The refugees are among hundreds-of-thousands who fled to West Timor in the bloody aftermath of East Timor's referendum for independence in September 1999. The spokeswoman for the International Organization for Migration, Niurka Pineiro, says many of them fear for their safety if they return home.
"These people were opposed to East Timor independence from Indonesia," she said. "So they were very vocal about it, and they still fear. They have told our people in West Timor that they fear that their neighbors may still take reprisals against them. So, I think this is the reason why these people are holding back."
An estimated 220,000 East Timorese refugees, who fled to West Timor in 1999 have already gone home. Ms. Pineiro says there are strong incentives for the remaining 30,000 refugees to return, before the end of the year.
She says the Indonesian authorities have agreed to give each family $162 as a Christmas bonus. In addition, she says, the U.N. has threatened to revoke their status as refugees in need of international protection.
"I think it is becoming a long-term problem with no solution. So, I think all parties are eager to find a solution for these people, especially given the fact that there is no land for these people," said Ms. Pineiro. "There is no farmland. So, where are they going to be resettled?
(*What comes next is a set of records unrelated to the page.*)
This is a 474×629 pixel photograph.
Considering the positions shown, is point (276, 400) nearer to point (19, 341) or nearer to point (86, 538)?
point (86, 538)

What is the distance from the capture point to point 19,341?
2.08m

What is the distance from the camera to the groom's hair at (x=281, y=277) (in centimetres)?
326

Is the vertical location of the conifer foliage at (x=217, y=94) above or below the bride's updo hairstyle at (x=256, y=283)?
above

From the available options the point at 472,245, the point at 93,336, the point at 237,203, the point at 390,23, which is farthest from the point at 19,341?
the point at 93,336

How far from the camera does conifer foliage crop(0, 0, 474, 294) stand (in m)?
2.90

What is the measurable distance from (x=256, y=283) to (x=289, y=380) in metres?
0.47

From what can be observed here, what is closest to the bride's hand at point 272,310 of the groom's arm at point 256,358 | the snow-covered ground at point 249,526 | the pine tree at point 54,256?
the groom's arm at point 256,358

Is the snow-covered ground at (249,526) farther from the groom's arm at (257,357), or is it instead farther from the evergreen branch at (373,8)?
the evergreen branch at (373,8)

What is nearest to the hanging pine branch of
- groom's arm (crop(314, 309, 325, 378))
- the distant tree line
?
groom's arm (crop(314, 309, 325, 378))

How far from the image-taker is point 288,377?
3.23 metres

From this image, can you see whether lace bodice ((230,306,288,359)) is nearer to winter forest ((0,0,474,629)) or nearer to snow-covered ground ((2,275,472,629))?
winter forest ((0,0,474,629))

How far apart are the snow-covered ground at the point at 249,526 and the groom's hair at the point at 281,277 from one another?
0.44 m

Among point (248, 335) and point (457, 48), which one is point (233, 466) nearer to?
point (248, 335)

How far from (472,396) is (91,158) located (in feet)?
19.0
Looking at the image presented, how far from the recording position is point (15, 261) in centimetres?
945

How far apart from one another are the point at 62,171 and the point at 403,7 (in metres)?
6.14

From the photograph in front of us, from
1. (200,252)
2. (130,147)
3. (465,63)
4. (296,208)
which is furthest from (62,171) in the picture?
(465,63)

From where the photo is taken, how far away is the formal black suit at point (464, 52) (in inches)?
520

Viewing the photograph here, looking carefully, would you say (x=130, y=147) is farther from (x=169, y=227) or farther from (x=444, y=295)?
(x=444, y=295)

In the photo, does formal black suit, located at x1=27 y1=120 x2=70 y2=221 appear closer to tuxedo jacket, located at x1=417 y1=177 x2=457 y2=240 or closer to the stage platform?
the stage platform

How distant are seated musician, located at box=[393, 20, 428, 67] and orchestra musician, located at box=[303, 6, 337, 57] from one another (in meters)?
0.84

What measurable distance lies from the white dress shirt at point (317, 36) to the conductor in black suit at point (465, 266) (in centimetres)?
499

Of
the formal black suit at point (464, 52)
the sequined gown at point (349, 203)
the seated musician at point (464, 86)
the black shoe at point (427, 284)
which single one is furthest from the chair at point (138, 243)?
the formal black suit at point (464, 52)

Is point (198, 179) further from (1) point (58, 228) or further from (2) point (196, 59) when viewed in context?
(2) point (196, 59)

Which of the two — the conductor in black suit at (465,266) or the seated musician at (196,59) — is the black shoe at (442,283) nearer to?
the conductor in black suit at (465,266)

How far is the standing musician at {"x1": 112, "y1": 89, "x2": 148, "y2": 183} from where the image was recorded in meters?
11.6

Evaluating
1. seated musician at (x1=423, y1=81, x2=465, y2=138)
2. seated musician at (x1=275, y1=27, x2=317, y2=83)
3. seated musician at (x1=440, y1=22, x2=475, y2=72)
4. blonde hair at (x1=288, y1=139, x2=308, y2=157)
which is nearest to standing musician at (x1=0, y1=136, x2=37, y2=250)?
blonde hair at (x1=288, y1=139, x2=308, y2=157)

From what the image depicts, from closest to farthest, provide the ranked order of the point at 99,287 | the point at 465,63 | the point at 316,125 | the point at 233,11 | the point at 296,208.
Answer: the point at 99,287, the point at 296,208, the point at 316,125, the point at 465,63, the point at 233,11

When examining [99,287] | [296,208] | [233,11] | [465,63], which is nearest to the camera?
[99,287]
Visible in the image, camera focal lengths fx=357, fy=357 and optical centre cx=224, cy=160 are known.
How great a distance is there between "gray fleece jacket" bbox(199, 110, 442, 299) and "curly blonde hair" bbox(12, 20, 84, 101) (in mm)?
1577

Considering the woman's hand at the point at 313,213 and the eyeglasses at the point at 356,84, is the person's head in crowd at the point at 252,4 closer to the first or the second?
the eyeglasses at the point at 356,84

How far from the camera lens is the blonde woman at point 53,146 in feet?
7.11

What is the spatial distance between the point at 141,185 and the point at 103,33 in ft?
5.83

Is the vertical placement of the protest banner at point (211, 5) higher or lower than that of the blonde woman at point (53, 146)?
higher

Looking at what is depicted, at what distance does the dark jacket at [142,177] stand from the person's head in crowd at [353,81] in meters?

They cannot live in these camps forever."
If the refugees return to East Timor, Ms. Pineiro says, they will be able to reclaim the land they abandoned when they fled to West Timor. She says the East Timor government promises to help them reintegrate within their communities.
She says the refugees who return home by the end of the year will be transported to their hometowns and villages. And, she adds, they will receive a one-month's supply of food and a variety of domestic items.